- AUSZUG:
════

Sally Potter

The Party

Rotwein-Liebhaber Bill (Timothy Spall) legt eine Platte auf. Foto: © Nicola Dove, Adventure Pictures Ltd
(Kinostart: 27.7.) Wenn das Kartenhaus zusammenbricht: Die britische Regisseurin Sally Potter lässt in ihrer Satire eine Party von intellektuellen Freunden eskalieren – ein sardonischer Blick auf die Doppelmoral der desillusionierten Brexit-Gesellschaft.

Auf den ersten Blick wirken die Filme der britischen Regisseurin und Autorin Sally Potter sehr unterschiedlich. „Orlando“ (1992), ihr wohl bekanntestes Werk, war die Verfilmung eines Romans von Virginia Woolf, der als nicht verfilmbar galt: über die Probleme eines Mannes, der sich über Nacht in eine Frau verwandelt. Im autobiographisch geprägten „The Tango Lesson“ (1997) übernahm die als Tänzerin und Choreografin ausgebildete Regisseurin selbst die Hauptrolle. Ihr vorletzter Film „Ginger und Rosa“ (2012) blickte als coming-of-age-Drama eines teenagers auf die linksliberale bohème im England der frühen 1960er Jahre.

 

Info

 

The Party

 

Regie: Sally Potter,

71 Min., Großbritannien 2017;

mit: Patricia Clarkson, Kristin Scott Thomas, Bruno Ganz, Timothy Spall

 

Website zum Film

 

Gemeinsam ist all ihren Filmen Leidenschaft und Humor, subtiler Einsatz von Musik und die Infragestellung von Klischees. Die 67-jährige hat in ihrer Laufbahn nur acht abendfüllende Spielfilme gedreht; darin interessiert sie sich vor allem um Geschlechterrollen in privaten Beziehungen sowie bestimmte künstlerische und intellektuelle Milieus. Da passt ihr jüngster Film „The Party“ also vorzüglich ins Bild: als böse, intelligente und ziemlich witzige Sozialstudie.

 

Blick in den Pistolenlauf

 

Dass etwas nicht stimmt, daraus macht Potter in ihrer satirischen farce von Anfang an keinen Hehl. Gleich in der ersten Einstellung öffnet eine recht derangiert aussehende Frau mittleren Alters die Haustür; wer auch immer da gerade die Klingel gedrückt hat – er blickt direkt in die Mündung einer Pistole. Wie es dazu kommen konnte, erzählt der in kontrastreichem Schwarzweiß gedrehte Film als Rückblende in einer Art Kammerspiel-Salonkomödie: mit wenigen Schauplätzen in und rund um das Einfamilienhaus sowie einer überschaubaren Zahl von Figuren.

Offizieller Filmtrailer


Die Feier beginnt

 

Die Frau mit der Pistole ist Janet (Kristin Scott Thomas); sie wurde gerade zur Gesundheitsministerin im Schattenkabinett der Oppositionspartei ernannt. Jahre harter Arbeit scheinen sich nun bezahlt zu machen; bald kann sie wirklich etwas bewegen. Das muss gefeiert werden! Sie gibt eine kleine party für einige Freunde, die nach und nach eintrudeln.

════

- ÜBUNGSMATERIAL:
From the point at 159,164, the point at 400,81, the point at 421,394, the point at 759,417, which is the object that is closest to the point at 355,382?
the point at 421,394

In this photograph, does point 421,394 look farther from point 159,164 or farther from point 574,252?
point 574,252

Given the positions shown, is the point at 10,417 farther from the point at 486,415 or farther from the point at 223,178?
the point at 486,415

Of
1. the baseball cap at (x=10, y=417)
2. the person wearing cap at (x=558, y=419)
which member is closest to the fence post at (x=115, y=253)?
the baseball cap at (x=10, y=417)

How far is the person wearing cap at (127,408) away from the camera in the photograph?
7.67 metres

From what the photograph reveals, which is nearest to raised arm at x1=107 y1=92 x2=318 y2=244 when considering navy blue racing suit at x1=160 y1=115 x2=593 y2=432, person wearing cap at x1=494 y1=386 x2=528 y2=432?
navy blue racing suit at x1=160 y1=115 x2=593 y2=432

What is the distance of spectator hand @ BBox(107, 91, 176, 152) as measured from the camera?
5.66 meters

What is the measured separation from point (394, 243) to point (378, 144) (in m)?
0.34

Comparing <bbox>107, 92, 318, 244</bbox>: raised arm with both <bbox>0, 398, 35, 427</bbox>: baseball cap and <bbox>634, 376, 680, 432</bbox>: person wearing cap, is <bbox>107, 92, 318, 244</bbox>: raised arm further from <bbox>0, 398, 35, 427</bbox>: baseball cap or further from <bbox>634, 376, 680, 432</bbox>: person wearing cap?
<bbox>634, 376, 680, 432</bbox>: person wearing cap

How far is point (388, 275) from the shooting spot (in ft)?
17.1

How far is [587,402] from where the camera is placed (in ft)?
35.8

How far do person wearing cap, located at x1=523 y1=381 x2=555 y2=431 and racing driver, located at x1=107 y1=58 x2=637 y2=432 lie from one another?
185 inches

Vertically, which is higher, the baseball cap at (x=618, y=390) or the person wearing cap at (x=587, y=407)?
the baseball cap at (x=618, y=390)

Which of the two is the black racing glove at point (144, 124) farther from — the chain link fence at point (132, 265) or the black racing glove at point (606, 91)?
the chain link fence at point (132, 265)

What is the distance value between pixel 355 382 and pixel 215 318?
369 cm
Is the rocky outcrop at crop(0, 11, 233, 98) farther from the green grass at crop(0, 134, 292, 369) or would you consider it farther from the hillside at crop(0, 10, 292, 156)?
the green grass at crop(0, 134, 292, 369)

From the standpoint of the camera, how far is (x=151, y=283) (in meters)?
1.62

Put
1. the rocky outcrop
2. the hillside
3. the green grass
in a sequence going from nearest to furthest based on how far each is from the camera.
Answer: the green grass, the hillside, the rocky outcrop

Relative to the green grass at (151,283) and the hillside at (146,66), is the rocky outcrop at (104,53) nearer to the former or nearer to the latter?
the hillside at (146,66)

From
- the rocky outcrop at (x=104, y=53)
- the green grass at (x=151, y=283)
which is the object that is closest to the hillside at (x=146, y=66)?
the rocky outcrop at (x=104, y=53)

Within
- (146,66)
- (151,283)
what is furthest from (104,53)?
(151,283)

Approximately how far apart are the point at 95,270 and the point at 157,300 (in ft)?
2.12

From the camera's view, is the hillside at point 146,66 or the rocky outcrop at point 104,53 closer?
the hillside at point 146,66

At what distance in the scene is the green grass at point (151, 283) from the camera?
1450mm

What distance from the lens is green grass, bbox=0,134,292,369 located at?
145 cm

════

- AUFGABEN:
1) Stimmen die folgenden Aussagen mit dem Auszug überein? Beantworte jede mit Ja oder Nein und zitiere die entscheidenden Worte wörtlich.
(a) Sally Potter hat in ihrer Laufbahn acht abendfüllende Spielfilme gedreht.
(b) „The Party“ ist in Farbe gedreht.
(c) Janet wurde zur Außenministerin im Schattenkabinett ernannt.
2) Wandle die Zeilen der Datensätze vom Anfang bis einschließlich der Zeile mit „5.66 meters“ in eine Markdown-Tabelle mit den Spalten Nr und Zeile um. Lass dabei Leerzeilen weg.

- SCHRIFTLICHE ANTWORTEN:
1)
(a) Ja: „Die 67-jährige hat in ihrer Laufbahn nur acht abendfüllende Spielfilme gedreht“
(b) Nein: „der in kontrastreichem Schwarzweiß gedrehte Film“
(c) Nein: „sie wurde gerade zur Gesundheitsministerin im Schattenkabinett der Oppositionspartei ernannt“

2)
| Nr | Zeile |
|---|---|
| 1 | From the point at 159,164, the point at 400,81, the point at 421,394, the point at 759,417, which is the object that is closest to the point at 355,382? |
| 2 | the point at 421,394 |
| 3 | In this photograph, does point 421,394 look farther from point 159,164 or farther from point 574,252? |
| 4 | point 574,252 |
| 5 | Given the positions shown, is the point at 10,417 farther from the point at 486,415 or farther from the point at 223,178? |
| 6 | the point at 486,415 |
| 7 | Of |
| 8 | 1. the baseball cap at (x=10, y=417) |
| 9 | 2. the person wearing cap at (x=558, y=419) |
| 10 | which member is closest to the fence post at (x=115, y=253)? |
| 11 | the baseball cap at (x=10, y=417) |
| 12 | How far is the person wearing cap at (127,408) away from the camera in the photograph? |
| 13 | 7.67 metres |
| 14 | From what the photograph reveals, which is nearest to raised arm at x1=107 y1=92 x2=318 y2=244 when considering navy blue racing suit at x1=160 y1=115 x2=593 y2=432, person wearing cap at x1=494 y1=386 x2=528 y2=432? |
| 15 | navy blue racing suit at x1=160 y1=115 x2=593 y2=432 |
| 16 | What is the distance of spectator hand @ BBox(107, 91, 176, 152) as measured from the camera? |
| 17 | 5.66 meters |